United Nations. A delegation led by UN Deputy Secretary-General Amina Mohammad urged the Taliban to restore the rights of women and girls during a four-day visit to Afghanistan. A UN spokesman said that some Taliban officials were in favor of restoring women’s rights, but others were categorically against it. The UN team met the Taliban in the capital Kabul and the southern city of Kandahar.
However, it did not release the names of any Taliban officials involved in the meeting. The meetings focused on restrictions imposed on women and girls after the Taliban took power in Afghanistan in August 2021. Deputy UN spokesman Farhan Haq said the team, led by UN Deputy Secretary-General Amina Mohammad, found that some Taliban officials were cooperative and had seen some signs of progress. “The important thing is to reconcile with those (Taliban) officials who were positive in their approach,” he said.
Haq emphasized that there are ‘many different points of authority’ among the Taliban and that the UN team would like them to work together on our goals, the most important of which is to restore the rights of women and girls. Mohammed is a former Nigerian cabinet minister and a Muslim. The visit, led by her, also included Sima Bahous, Executive Director of UN Women. UN Women works for gender equality and women’s rights.
Along with this, Khalid Khyari, Assistant Secretary General for Political Affairs was also involved in this visit. As the Taliban did during its previous rule of Afghanistan from 1996 to 2001, it has gradually reimposed its harsher interpretation of Islamic law, or Sharia. Girls are barred from school after the sixth grade and women are banned from most jobs, public places and gyms. In late December, the Taliban barred aid groups from employing women. This took away the livelihood of thousands of women working for aid organizations in the war-torn country. Women have been allowed limited work in some sectors, including the health sector.
“What we’ve seen in terms of women and girls is a retrograde step,” Haque said. We are trying to do more and we will continue to work on that front. In a statement, Mohammad said his message to the Taliban was very clear – these sanctions would lead Afghan women and girls to a future that confined them to their homes, violated their rights and forced communities to take their lives. will be denied services.

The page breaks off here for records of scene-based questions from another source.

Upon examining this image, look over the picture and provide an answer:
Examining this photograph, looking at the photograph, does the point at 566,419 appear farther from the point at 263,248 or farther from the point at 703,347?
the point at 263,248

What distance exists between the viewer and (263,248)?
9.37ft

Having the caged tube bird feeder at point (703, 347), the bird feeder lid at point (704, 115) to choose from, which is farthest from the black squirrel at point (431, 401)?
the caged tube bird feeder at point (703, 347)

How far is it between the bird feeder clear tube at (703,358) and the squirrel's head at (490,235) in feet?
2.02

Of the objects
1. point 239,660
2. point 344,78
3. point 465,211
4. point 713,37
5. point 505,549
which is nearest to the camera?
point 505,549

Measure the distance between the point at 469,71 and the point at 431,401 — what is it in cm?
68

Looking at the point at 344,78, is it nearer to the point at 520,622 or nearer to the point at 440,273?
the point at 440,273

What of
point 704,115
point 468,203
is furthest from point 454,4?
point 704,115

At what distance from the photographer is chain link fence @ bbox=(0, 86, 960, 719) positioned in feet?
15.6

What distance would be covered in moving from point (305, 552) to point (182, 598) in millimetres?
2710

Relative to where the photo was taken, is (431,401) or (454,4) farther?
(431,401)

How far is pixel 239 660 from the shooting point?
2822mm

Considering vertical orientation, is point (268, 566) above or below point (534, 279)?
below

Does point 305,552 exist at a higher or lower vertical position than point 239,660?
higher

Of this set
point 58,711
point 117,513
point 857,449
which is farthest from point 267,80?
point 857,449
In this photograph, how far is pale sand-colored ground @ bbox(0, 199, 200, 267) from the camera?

Our collective ambition, he said, is for a prosperous Afghanistan that lives at peace with itself as well as at peace with its neighbors and moves forward on the path of sustainable development. But right now, Afghanistan is facing a dire humanitarian crisis. The visit also included a visit to western Herat. During this, Mohamed’s team also met humanitarian workers, civil society representatives and women in the three cities.